── ARTICLE
I know that Im writing a story and using a word (Cenote) which
is obviously very central to that story without defining it. This
would seem to be a cheap trick, but I swear its not. Please
understand I am in an utterly flat jungle, driving from town to
town and stopping at churches asking if there are any Cenotes nearby
without having any clear idea of what a Cenote is. Anibal told me
to go, and I did.
I had one other hint. Don Victor. Anibal had said to look for Don
Victor and that Don Victor would take me to the Cenotes in a Trucko.
I was not certain where Don Victor was, but wherever he was, he
was to lead me to the three circles on Anibals map once I
found him. I cannot tell you how many towns, villages and fields
I stopped in asking for Cenotes or Don Victor. I honestly think
it was something on the order of twenty-three. In one town a guy
drove up to me on a mountain bike and asked if Id come to
see the Cenotes. Si, si, si, si Cenotes, Cenotes I said. He offered
what was clearly a monetary figure and I said, No no, Don
Victor. He glowered and rode away. The space that he had filled
in front of me was now occupied by a church which had a road leading
to the right. There was no reason to believe this would prove any
more fruitful than the others and I expected to be knee deep in
a pig farm in a matter of seconds. I turned right anyway.
────
OBJECTIVE 1.
Rewrite every line of the entries below in full, scaling only the coordinates in each answer by 2.2 and rounding the results to whole numbers, with halves rounded up.
OBJECTIVE 2.
Pick up the account of the search for the cenotes after its final sentence and continue it.
── ENTRIES
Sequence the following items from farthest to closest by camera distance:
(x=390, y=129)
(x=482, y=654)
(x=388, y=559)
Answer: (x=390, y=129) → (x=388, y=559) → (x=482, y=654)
────
RESPONSE 1.
Sequence the following items from farthest to closest by camera distance:
(x=390, y=129)
(x=482, y=654)
(x=388, y=559)
Answer: (x=858, y=284) → (x=854, y=1230) → (x=1060, y=1439)

RESPONSE 2.
The road miraculously continued to wind through old agave fields.
On the left appeared an abandoned sisal plant, a relic of the decaying
Banana Republic. I stopped to take a photo and as I did so a little
man appeared silently out of nowhere. I asked him if Don Victor
lived here. Si, he said, I am Don Victor. This was just
a bit too much like being in a Carlos Casteneda novel for comfort.
Still disbelieving I asked Cenote? "Si, Senior,
Cenotes, Tres Cenotes! It felt like Id found a sunken
ship of gold. Don Victor led me down the street a bit and I now
saw there were a few small houses and gardens. The requisite chickens
ran everywhere. We turned into a small yard just behind a square
white house. There were three horses, all looking directly into
the dirt. All three seemed to be determined to avoid work by avoiding
eye contact with Don Victor. It was the white horse which blinked
first and Don Victor walked over and put a harness on him. He then
went over to a small wooden platform on wheels, a miniature flatcar,
which Don Victor pushed forward across the dirt to the beginning
of a tiny set of railroad tracks just like the ones on which Margerita
hauled the guests at Hacienda Katanchel. Don Victor looped a rope
from the horses harness over a huge hook on the front of the
flatcar where he sat. There were no actual seats, just a big platform
of wood with an ancient square cushion which had been compressed
over the years to the thickness of worn shoe leather . I sat down,
Don Victor spoke to the horse by name, Careto, and we began to trot
past the few huts, goats and barking dogs of the village. Away we
went through miles of old agave fields and tumbling stone walls.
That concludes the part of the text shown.